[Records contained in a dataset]
* * * * * * * * *

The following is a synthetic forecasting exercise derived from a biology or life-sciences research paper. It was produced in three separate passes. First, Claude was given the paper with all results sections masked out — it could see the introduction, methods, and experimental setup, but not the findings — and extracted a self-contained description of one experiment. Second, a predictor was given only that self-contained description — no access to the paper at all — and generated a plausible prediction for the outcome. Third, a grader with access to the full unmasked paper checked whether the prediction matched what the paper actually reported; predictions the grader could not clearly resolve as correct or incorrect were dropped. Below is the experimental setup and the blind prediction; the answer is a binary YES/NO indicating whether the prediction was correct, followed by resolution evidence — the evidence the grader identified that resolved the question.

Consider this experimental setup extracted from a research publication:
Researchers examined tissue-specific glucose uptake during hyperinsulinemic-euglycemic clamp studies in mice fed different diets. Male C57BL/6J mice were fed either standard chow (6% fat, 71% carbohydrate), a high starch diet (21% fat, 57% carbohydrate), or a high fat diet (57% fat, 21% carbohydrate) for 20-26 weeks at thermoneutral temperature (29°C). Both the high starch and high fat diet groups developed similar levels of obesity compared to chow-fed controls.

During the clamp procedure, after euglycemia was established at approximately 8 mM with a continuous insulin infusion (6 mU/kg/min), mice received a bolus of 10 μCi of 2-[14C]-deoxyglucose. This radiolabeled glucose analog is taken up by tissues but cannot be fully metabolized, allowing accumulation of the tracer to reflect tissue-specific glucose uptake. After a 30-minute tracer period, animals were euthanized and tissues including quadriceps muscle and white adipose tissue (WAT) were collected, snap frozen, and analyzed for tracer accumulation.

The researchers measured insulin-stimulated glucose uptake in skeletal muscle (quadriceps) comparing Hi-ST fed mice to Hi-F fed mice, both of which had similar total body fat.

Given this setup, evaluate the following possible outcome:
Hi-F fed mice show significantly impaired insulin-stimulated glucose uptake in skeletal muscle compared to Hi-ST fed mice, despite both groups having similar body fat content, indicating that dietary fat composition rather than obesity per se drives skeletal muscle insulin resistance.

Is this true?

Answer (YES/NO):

* * * * * * * * *

**What is needed**
In the records above, find the lines containing "were" and copy them.

**Written response**
The following is a synthetic forecasting exercise derived from a biology or life-sciences research paper. It was produced in three separate passes. First, Claude was given the paper with all results sections masked out — it could see the introduction, methods, and experimental setup, but not the findings — and extracted a self-contained description of one experiment. Second, a predictor was given only that self-contained description — no access to the paper at all — and generated a plausible prediction for the outcome. Third, a grader with access to the full unmasked paper checked whether the prediction matched what the paper actually reported; predictions the grader could not clearly resolve as correct or incorrect were dropped. Below is the experimental setup and the blind prediction; the answer is a binary YES/NO indicating whether the prediction was correct, followed by resolution evidence — the evidence the grader identified that resolved the question.
Researchers examined tissue-specific glucose uptake during hyperinsulinemic-euglycemic clamp studies in mice fed different diets. Male C57BL/6J mice were fed either standard chow (6% fat, 71% carbohydrate), a high starch diet (21% fat, 57% carbohydrate), or a high fat diet (57% fat, 21% carbohydrate) for 20-26 weeks at thermoneutral temperature (29°C). Both the high starch and high fat diet groups developed similar levels of obesity compared to chow-fed controls.
During the clamp procedure, after euglycemia was established at approximately 8 mM with a continuous insulin infusion (6 mU/kg/min), mice received a bolus of 10 μCi of 2-[14C]-deoxyglucose. This radiolabeled glucose analog is taken up by tissues but cannot be fully metabolized, allowing accumulation of the tracer to reflect tissue-specific glucose uptake. After a 30-minute tracer period, animals were euthanized and tissues including quadriceps muscle and white adipose tissue (WAT) were collected, snap frozen, and analyzed for tracer accumulation.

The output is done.